BEGIN

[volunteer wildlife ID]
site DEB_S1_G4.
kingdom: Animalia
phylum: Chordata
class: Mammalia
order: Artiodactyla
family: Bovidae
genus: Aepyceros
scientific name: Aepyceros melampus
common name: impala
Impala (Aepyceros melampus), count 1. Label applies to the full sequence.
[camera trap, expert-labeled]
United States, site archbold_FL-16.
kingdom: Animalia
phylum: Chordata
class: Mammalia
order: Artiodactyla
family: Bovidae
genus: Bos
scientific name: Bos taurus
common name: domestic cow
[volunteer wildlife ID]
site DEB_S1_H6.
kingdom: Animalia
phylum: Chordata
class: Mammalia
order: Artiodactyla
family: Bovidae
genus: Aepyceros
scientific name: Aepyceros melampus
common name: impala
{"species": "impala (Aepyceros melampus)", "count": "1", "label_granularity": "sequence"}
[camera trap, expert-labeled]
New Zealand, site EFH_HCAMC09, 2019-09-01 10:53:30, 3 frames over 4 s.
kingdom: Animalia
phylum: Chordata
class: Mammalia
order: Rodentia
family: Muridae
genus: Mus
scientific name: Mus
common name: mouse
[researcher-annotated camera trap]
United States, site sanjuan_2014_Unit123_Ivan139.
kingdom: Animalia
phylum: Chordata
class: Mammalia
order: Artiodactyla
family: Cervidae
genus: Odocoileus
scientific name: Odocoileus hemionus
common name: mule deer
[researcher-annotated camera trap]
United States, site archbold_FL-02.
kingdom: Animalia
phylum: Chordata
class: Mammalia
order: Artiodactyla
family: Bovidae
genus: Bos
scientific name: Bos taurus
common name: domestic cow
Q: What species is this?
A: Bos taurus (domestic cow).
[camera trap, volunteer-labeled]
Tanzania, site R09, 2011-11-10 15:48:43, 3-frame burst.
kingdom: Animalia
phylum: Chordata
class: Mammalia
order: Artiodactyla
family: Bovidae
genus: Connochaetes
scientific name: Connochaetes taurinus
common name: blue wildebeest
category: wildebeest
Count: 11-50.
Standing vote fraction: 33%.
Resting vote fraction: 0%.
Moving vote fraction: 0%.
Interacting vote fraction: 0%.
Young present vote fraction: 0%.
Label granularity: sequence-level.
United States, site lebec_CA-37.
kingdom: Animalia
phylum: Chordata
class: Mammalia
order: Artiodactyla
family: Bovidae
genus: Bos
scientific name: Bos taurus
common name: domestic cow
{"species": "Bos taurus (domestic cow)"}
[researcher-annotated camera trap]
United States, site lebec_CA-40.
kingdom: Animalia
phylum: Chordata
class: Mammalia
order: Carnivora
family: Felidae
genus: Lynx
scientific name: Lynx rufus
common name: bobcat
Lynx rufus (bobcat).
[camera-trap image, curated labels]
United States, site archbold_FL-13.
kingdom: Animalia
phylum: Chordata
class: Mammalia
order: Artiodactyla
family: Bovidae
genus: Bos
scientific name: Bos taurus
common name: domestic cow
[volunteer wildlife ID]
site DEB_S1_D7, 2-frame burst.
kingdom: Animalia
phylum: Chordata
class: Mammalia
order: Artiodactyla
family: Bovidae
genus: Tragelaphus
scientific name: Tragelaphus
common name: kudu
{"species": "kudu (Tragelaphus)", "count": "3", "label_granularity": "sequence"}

END

▶ [ABOUT THIS TASK]: Exactly one number should be given, showing how many lines of the material above contain the string "vote".

▶ [OUTPUT FOR THIS EXERCISE]: 5